Age of Consent is a modest film but it is also a lovely one. Besides the natural beauty of 24-year-old Helen Mirren (playing a 17-ish girl), it features the beauties of Dunk Island and some spectacular underwater photography of the Great Barrier Reef by Ron Taylor (Blue Water, White Death). The story is occasionally cartoony, especially the scenes involving Morahan's pesty "friend" (Jack MacGowran) and Cora's strange grandmother (Neva Carr-Glyn), but the heart of the flick is the warm and blossoming relationship between the artist and his model. They both develop an unspoken fondness for each other, and it's very well accompanied by a sweet, yet hesitant, musical score by Peter Sculthorpe. Besides Mason's awesome pet dog Godfrey, another big plus is the opening titles, consisting of lush paintings of a nude Helen Mirren posing as the Columbia Pictures logo. This is all restored on the new DVD, along with Sculthorpe's original score. However, about 40 years ago, the nude paintings and the haunting score were scrapped for a more-commercial one by Stanley Myers (The Deer Hunter). This coming attraction has the Myers score, but it will give you a taste anyway.




Bright light. Bright light. Uh oh.
Peeping Tom (1960)
+



Visual storytelling genius Michael Powell teamed up with scripter Leo Marks to make this audacious film which predated Psycho by months and was lambasted by the British critics as a "sexual snuff" film at the time of its release. In fact, after making one more film in England, this film's notoriety basically exiled the Master to Australia. Today, many of those same critics call it a masterpiece, and whatever you think about it, it's one of the most original and bizarre flicks ever made. Peeping Tom almost ranks up there with The Red Shoes as Powell's most-all-encompassing fever dream. When I say fever, I mean that the entire film is embued with red lights and it undoubtedly inspired such directors as Mario Bava and Dario Argento in the use of their color pallette and their subjective camerawork.
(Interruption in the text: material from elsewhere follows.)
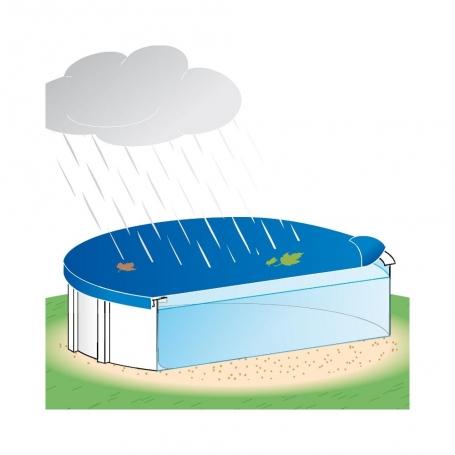 Couverture d'hiver Hiverplus pour piscine hors sol ronde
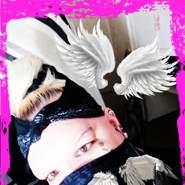 holyghoztp's profile photo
The thing about this Powell movie which got him into so much trouble was that no matter how cinematic his images were, the critics only saw prostitutes, murder, sick-and-twisted father/son relationships, unhealthy preoccupation with sex and death, and here's the kicker: the fact that Powell himself played the twisted scientist father and had his own son play his son at an early age as a victim of his father's abuse. The psychological underpinnings of the main character's actions, which are far more developed than those of Norman Bates, didn't count for much for the lynch mob critical community, even though Hitch came along a few months later and made them come up with excuses for him. The problem is that no matter what Powell accomplished in his film, he didn't film the flourishes that Hitch did with a far-more unexplainable story (even though some "psychiatrist" tries to explain Norman's motivations at the end of Psycho). Norman Bates is a sympathetic character, but there's no way he's more sympathetic than Mark Lewis in Peeping Tom. Even so, it's quite an accomplishment for both Powell and Hitch to put out such films so close together in the prehistoric year of 1960. It's just sad that the proven genius Powell was turned into a pariah while the proven genius Hitchcock became a millionaire.



I would have thought Hitch was a millionaire before Psycho, but a great review as usual Mark. I'm always appreciative of the film history you add to some of your reviews.



Bright light. Bright light. Uh oh.
With sharp investing, I'm sure he added his money up to being a millionaire, it's just that in one fell swoop, he made millions from Psycho all by itself. Hitch's salary for Psycho was 60% of the "net profits". Psycho cost about $807,000 and it grossed over $11 million in its opening run in the U.S. alone. Eventually it made 32 mill.